It's known as the "Diada." Since 2012, huge rallies for independence have taken place on September 11 in Catalonia. The size and tone of the latest edition will be a gauge for the strength of the separatist movement.
Thousands of Spaniards gathered Wednesday for Catalonia's annual September 11 rally marking the fall of Barcelona to Spanish forces in 1714.
Organizers said they expected some 450,000 people to take to the streets in support of further attempts to break away from Spain.
The rally comes as 12 Catalan separatist leaders await a Spanish Supreme Court verdict on charges of rebellion, sedition, and misappropriation of public funds linked to an illegal 2017 independence referendum and unilateral declaration of independence that cast Spain into political turmoil.
Waiting on the verdict
The October ruling is expected to be a lightning rod for the movement and determine the path forward for Catalan nationalists.
Oriol Junqueras, the jailed leader of the Republican Left of Catalonia (ERC) party said the state "intended to behead a peaceful movement with this sentence."
Junqueras, who faces 25 years in jail if convicted, said of the possibility of another referendum that "we cannot discard any option that is democratic and peaceful."
The 2017 referendum was ruled illegal before it was held and led to violent confrontations with Spanish authorities and the imposition of direct rule from Madrid.
Catalan's former president, Carles Puigdemont, who fled to Belgium after independence failed, took to Twitter to proclaim: "Today we again show the world that we persist despite repression, that we have the right to live in peace and freedom, and that no one can decide our future for us."
Confrontation or dialogue moving forward?

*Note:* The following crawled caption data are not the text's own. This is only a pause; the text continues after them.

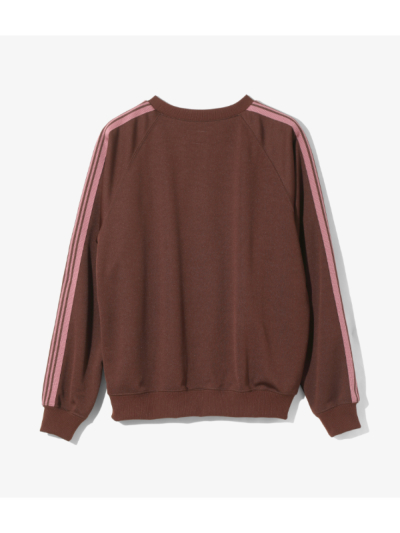 NEEDLES（ニードルズ）RW315 Track Crew Neck Shirt - Poly
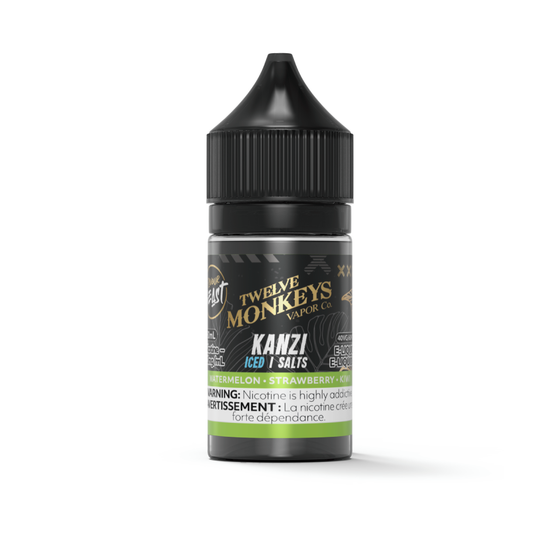 Flavour Beast x 12 Monkey - Kanzi Iced Salt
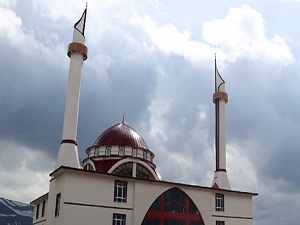 Böyle minare gördünüz mü?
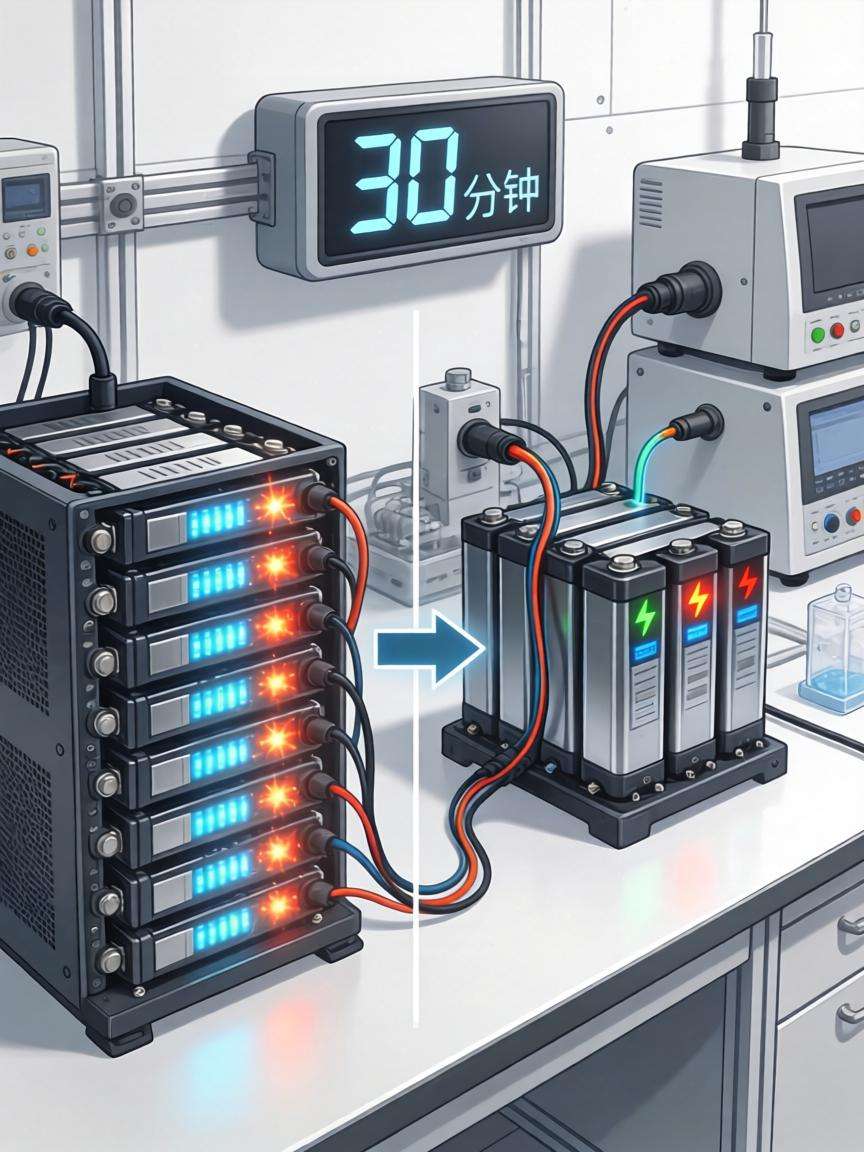 储能电气系统,实现对电能的精细化管理和优化调度 储能电气系统,实现对电能的精细化管理和优化调度第三张图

Catalonia's separatist movement, which still holds power in the regional government, has become splintered, with some advocating confrontation and others favoring dialogue with Madrid.
The latter has become a more realistic option with Spain's socialist Prime Minister Pedro Sanchez, who has taken a less hardline approach to the issue than his conservative predecessor Mariano Rajoy.
Sanchez tweeted that "Today should be a day that unites all Catalans. On the path of dialogue within the Constitution, coexistence, respect, and understanding."
Though the September 11 commemoration, known as Daida, has been long celebrated, separatists began using it as an opportunity to rally for independence in 2012. In the past, as many as one million Catalans have participated.
Recent polls, however, indicate that support for independence is on the wane, with only 44% of respondents voicing support for it and 49% opposition to it in a statewide July poll.